Friday, Jun. 27, 1969

Drugs v. Vaccines

Most researchers seek to conquer viral infections by vaccination, and their record has been impressive. A dozen major diseases caused by viruses have virtually succumbed to vaccines, including smallpox, yellow fever, polio and measles; rubella may be next (TIME, June 20). Some investigators, on the other hand, believe that drugs, not vaccines, will eventually conquer many other viral afflictions. Yet when the drug proponents met last week at a Manhattan symposium sponsored by the New York Academy of Sciences, they were dispirited and disaffected. The vaccinators, complained Co-Chairman Ernest C. Herrmann Jr. of the Mayo Clinic, have hogged not only the limelight but also the available funds, thereby inhibiting the development of potentially valuable antiviral drugs.

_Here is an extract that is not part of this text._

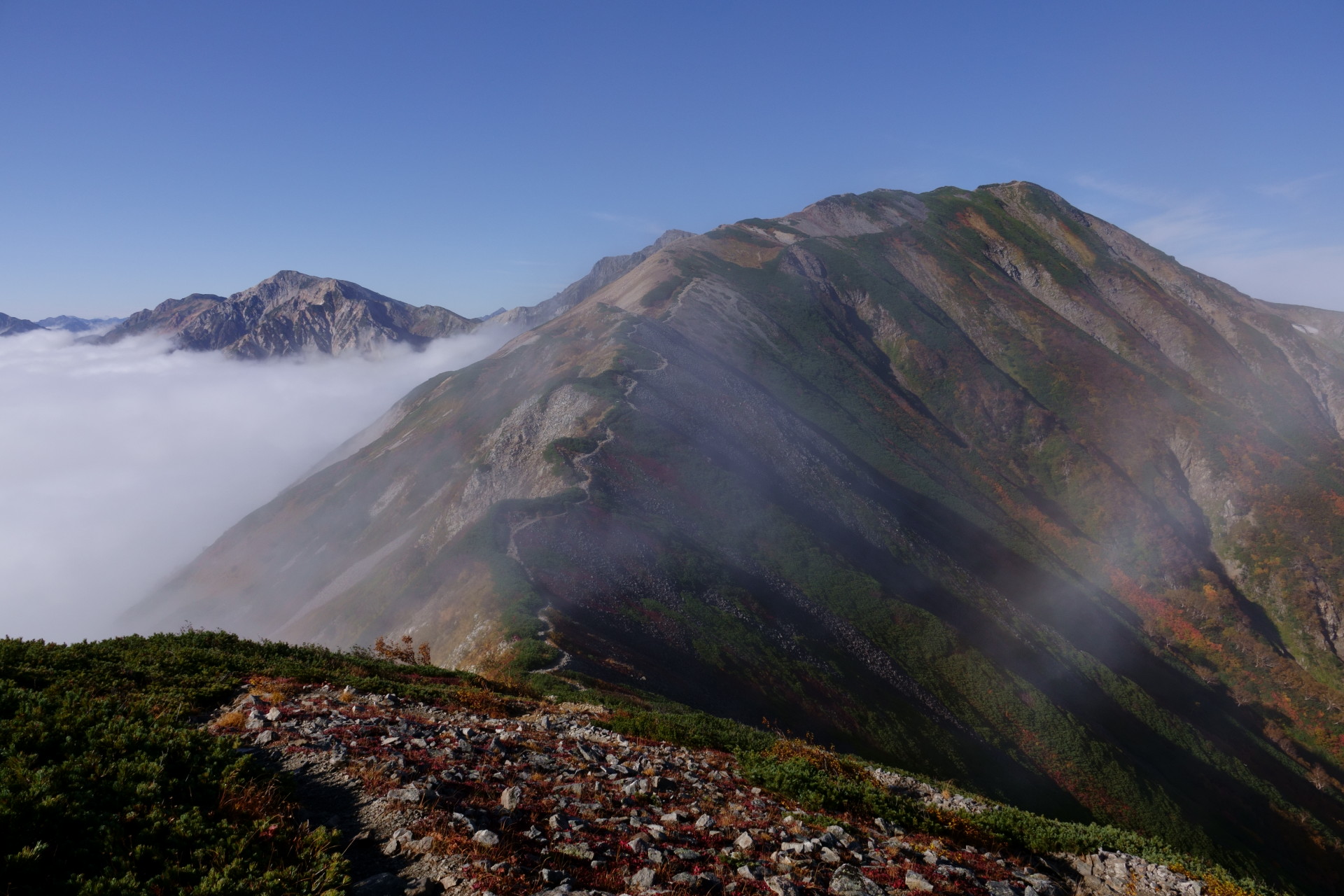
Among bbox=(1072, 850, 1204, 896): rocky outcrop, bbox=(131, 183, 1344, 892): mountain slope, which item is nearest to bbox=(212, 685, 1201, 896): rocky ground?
bbox=(1072, 850, 1204, 896): rocky outcrop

Two drugs are recognized as highly effective against specific viral diseases: idoxuridine (IUDR) for corneal infections caused by the fever-blister virus, and methisazone against smallpox. What exercised the virologists most last week was a third chemical, amantadine, an anti-influenza drug that the Food and Drug Administration has licensed, but under strict controls. Trade-named Sym-metrel by E. I. du Pont de Nemours & Co., amantadine does not cure a fullblown case of flu. But it may prevent infection if taken before exposure, and mitigate the illness if taken early enough afterward. The trouble with amantadine is that it can produce insomnia, nervousness and lightheadedness, especially in older people, who would then be liable to injury from falls.

Amantadine's effectiveness seems to be confined to the Asian A-2 strains of influenza virus. Last winter the U.S. Public Health Service, troubled by the drug's side effects, refused to approve its use against the newly emerging Hong Kong strain of A2. The stated reason was that its value had not been proved--though virologists complained at the Manhattan meeting that this was a disingenuous quibble. It could have been predicted, they said, that amantadine would prove as effective against the Hong Kong strain as it was against other A-2s.

Narrow Range. The most glowing testimonial to amantadine's value came, ironically, from the U.S.S.R.'s most famous vaccine developer, Dr. Anatoli A. Smorodintsev. The drug was given, he reported, in reduced doses of 100 mg. daily to 10,000 Russians in Leningrad, a flu epidemic area. Half of them did not develop flu at all; most of those who did had cases that were milder than average. According to Smorodintsev, the side effects were negligible--though Soviet researchers have been known to soft-pedal side effects before.

Proponents of antiviral drugs concede that a single agent, such as amantadine, is effective only against a narrow range of infections. But, they point out, that is also true of vaccines. Yet a hundred or more different viruses cause what is loosely called the common cold, and many more are responsible for other upper respiratory infections. For all virologists, the hope is that the laboratories will eventually yield antiviral agents, whether drugs or vaccines, that are more broadly effective.